In Marocco, circa due anni fa, parcheggiai la Land Rover 110 in un dei tanti villaggi, immerso negli olivi, a circa venti chilometri a sud di Marrakesch. Rimasi ospite di una famiglia per circa 12 giorni. Solo Mohammed, ventenne, parlava un po' di francese, invece il fratello minore, le due sorelle, anche loro un po' più giovani, assieme alla sorellina di sette anni e ai genitori, parlavano solamente berbero. La loro abitazione era la classica casa in pisè (fango e paglia pressati) affiancata ad altre, era priva di elettricità, e l'acqua si estraeva con secchio e corda dal pozzo interno. Finalmente dopo i primi giorni, passato il comprensibile imbarazzo nei confronti di una persona estranea, mi fecero partecipare al loro ritmo di vita quotidiano. Governare gli animali, coltivare l'orto, e svolgere le faccende domestiche.Una vita semplice, che a prima impressione avevo giudicato povera, ma con il passare del tempo, mi accorsi che in quella semplicità c'era nascosta una ricchezza. A quella famiglia non mancava nulla; avevano un orto (coltivato con tecniche diverse dai nostri), una mucca, capre, galline un asino anche qualche pecorella. I primi tempi mi facevano mangiare da solo in disparte, nel loro salotto, ma poi finalmente mi fecero mangiare con loro in cucina. Qui il pavimento era di terra battuta, non c'erano mobili, e nemmeno la luce elettrica. In un angolo, accovacciato, un piccolo forno in terracotta alimentato con sterco di vacca, e proprio sopra un buco nel soffitto per la fuoriuscita del fumo. In un'altro angolo un piccolo mulino in pietra, manuale. Ovviamente le pareti erano prive di piastrelle si vedeva solo terra pressata. Eppure non c'era sporcizia, tutto sembrava così pulito e dignitoso; il semplice ed essenziale pentolame, era lavato e diligentemente sistemato tutti i giorni immediatamente dopo i pranzi.
Con loro ho collaborato al lavoro nei campi, e ho aiutato a scavare più in profondità il loro pozzo dell'orto (sono sceso a oltre 40 metri di profondità per riempire di pantano i secchi ricavati dai copertoni). Ho mangiato il loro pane, il formaggio, il miele, il loro Couscous e le verdure, ho bevuto il loro thè e il latte, ma soprattutto ho respirato la loro semplicità e felicità. Ecco qual è la loro ricchezza. Non so se riuscirei a vivere tutta la mia vita la, assieme a loro. Anche se non parlavo la loro lingua percepivo i loro sentimenti le emozioni fatti di tenerezza e aprezzato la loro tenerezza, e semplice umorismo e tutto. Queste emozioni, vissute al solo lume di una candela, tra quelle mura fatte di fango e paglia, mi hanno fatto riflettere a molte cose. Il mio pensiero è andato a quelle famiglie che conosco in Italia, perché sono la mia o quelle dei miei conoscenti; in nessuna di esse ho mai percepito una simile atmosfera. Da noi, ognuno ha le proprie attività, i figli si rifugiano nelle loro camerette super accessoriate, mentre i genitori carichi e stressati dal lavoro corrono come forsennati avanti e in dietro. L'atmosfera famigliare è spesso marcata dal rumore dei due o tre televisori accesi nelle varie stanze mentre ognuno sta per i fatti propri. I sentimenti non sono condivisi. Che tristezza!
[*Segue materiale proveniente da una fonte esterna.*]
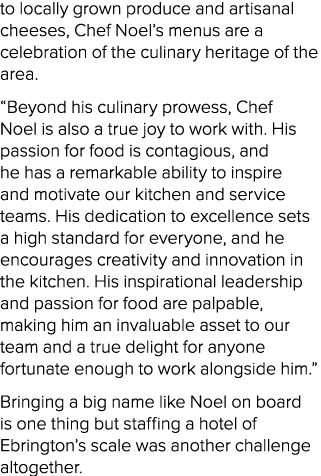 to locally grown produce and artisanal cheeses, Chef Noel’s menus are a celebration of the culinary heritage of the a...
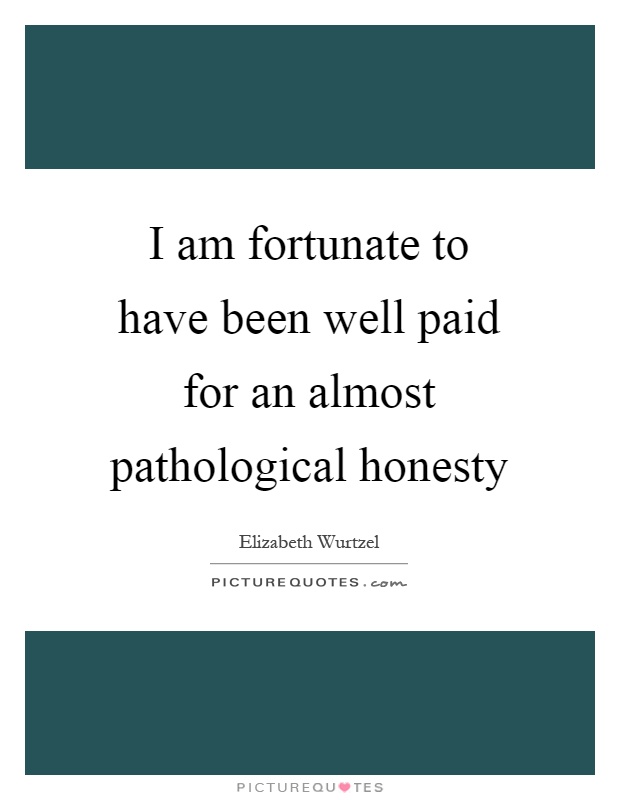 I am fortunate to have been well paid for an almost pathological honesty Picture Quote #1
Sopperisce il comfort delle nostre case alla mancanza di emozioni?
Quanto vale la nostra ricchezza?
Ci da la felicità?

E i poveri, come sono veramente?
Con quale lente li guardiamo?
Il nostro giudizio nei loro confronti è corretto?

Queste sono tutte domande alle quali sarebbe bene dare una risposta.
Ecco perché per me è molto importane capire quello che vedo nei luoghi dove mi reco ma è importante soprattutto guardare con nuovi occhi la mia società, la mia famiglia, il mio cuore!